[ЗАДАНИЕ 1]
Переведите на английский язык следующее предложение из текста о спектакле «Мещане»: «„Мещане“ стали своего рода визитной карточкой Большого драматического театра на долгие десятилетия».
[ЗАДАНИЕ 2]
Перепишите фрагмент текста о спектакле «Мещане», начиная со слов «Товстоноговский спектакль, несмотря» и заканчивая словами «в своих персонажей.». Слово «драматурга» в нем переименуйте в «автора пьес».

Во всяком случае, после премьеры «Мещан» потребовалось почти десятилетие для того, чтобы стало очевидно это сближение с эстетикой абсурда: в статье 1974 года Константин Рудницкий первым сказал о трагедии Василия Васильевича Бессеменова. Правда, отметив, что спектакль не по-товстоноговски скучен и томительно-длинен.

Да, для насквозь политизированного общества было важно, чтобы прошли годы и годы, и наступило понимание трагедии. Отнюдь не оптимистической, берущей исток именно в эстетике абсурда.

Трагедии, не привязанной к определенному времени.

Вечной…

Это стало особенно очевидно, когда вышла в свет книга Евгения Лебедева «Мой Бессеменов» — внутренний монолог персонажа в каждую минуту пребывания артиста на сцене с очень точным посылом: «Есть большие исторические эпохи и есть короткая человеческая жизнь.

Спектакль отражает эпоху, но я, актер, отражаю человеческую жизнь и правду отдельного человека, горьковского Бессеменова. Как сегодняшний актер, понимаю, что в контексте эпохи его правда — ложь. Но ведь такое несоответствие и называется трагедией.

Мой внутренний монолог — трагедия Бессеменова».

Эту книгу артиста хочется цитировать целыми страницами, параллельно всматриваясь в кадры телевизионного спектакля «Мещане» (благо, в 1971 году он был снят телевизионным объединением «Ленфильм», а позже записан на видеокассету). Учебник для любого артиста, внутренний монолог Евгения Алексеевича Лебедева насыщен деталями, мельчайшими подробностями существования его персонажа в каждый миг сценического действия — и потому производит впечатление очень сильное. Особенно, когда идет речь о непонимании между отцами и детьми, об ощущении бессмысленно прожитой жизни, о несправедливости мироустройства, где каждый отгораживается от другого и не с кем поделиться своей горечью и печалью…

Пронзительные страницы! На них Евгений Алексеевич Лебедев устами своего персонажа говорит и о своем детстве, о юности, постоянно пытаясь «зарифмовать» свои мысли, свои чувства с бессеменовскими и тем самым проявляя невымышленную трагедию этого человека…

«Мещане» стали своего рода визитной карточкой Большого драматического театра на долгие десятилетия. Что было в этом спектакле, так властно, неумолимо захватывающее самых разных зрителей? Что было в нем особенного, отличного от многочисленных трактовок творчества Горького, что оставляло по себе какую-то мучительную память?

Товстоноговский спектакль, несмотря на всю свою традиционность и отмеченную К. Рудницким медлительную монотонность, именно традицию и взрывал. Он раскрывал другого, принципиально другого Горького — не буревестника революции и насквозь социологизированного автора, а тонкого драматурга, пристально всматривающегося в своих персонажей.

И осознающего едва ли не как свою собственную их трагедию.

[ПРЕДОСТАВЛЕННЫЙ МАТЕРИАЛ]
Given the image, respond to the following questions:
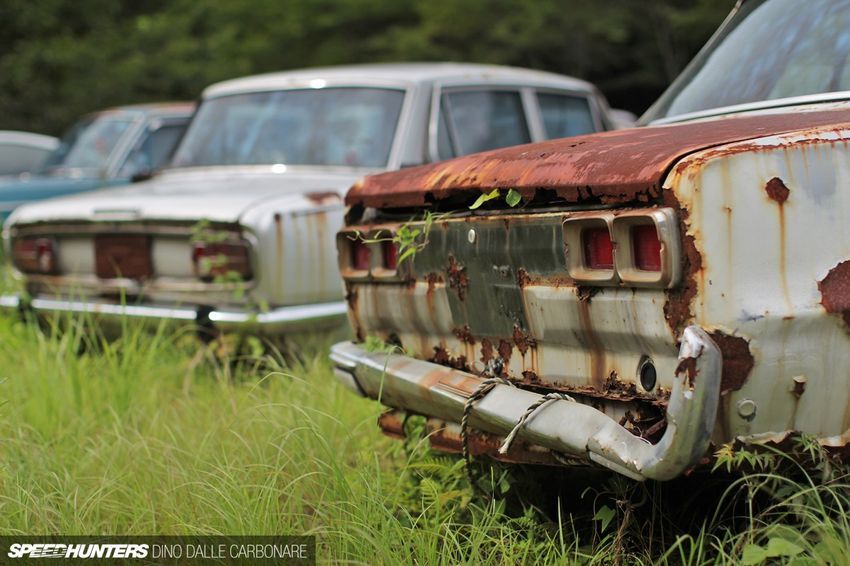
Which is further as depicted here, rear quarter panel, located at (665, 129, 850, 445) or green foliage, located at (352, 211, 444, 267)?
green foliage, located at (352, 211, 444, 267)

[ОТВЕТ НА ЗАДАНИЕ 1]
"The Philistines" became a kind of calling card of the Bolshoi Drama Theater for many decades.

[ОТВЕТ НА ЗАДАНИЕ 2]
Товстоноговский спектакль, несмотря на всю свою традиционность и отмеченную К. Рудницким медлительную монотонность, именно традицию и взрывал. Он раскрывал другого, принципиально другого Горького — не буревестника революции и насквозь социологизированного автора, а тонкого автора пьес, пристально всматривающегося в своих персонажей.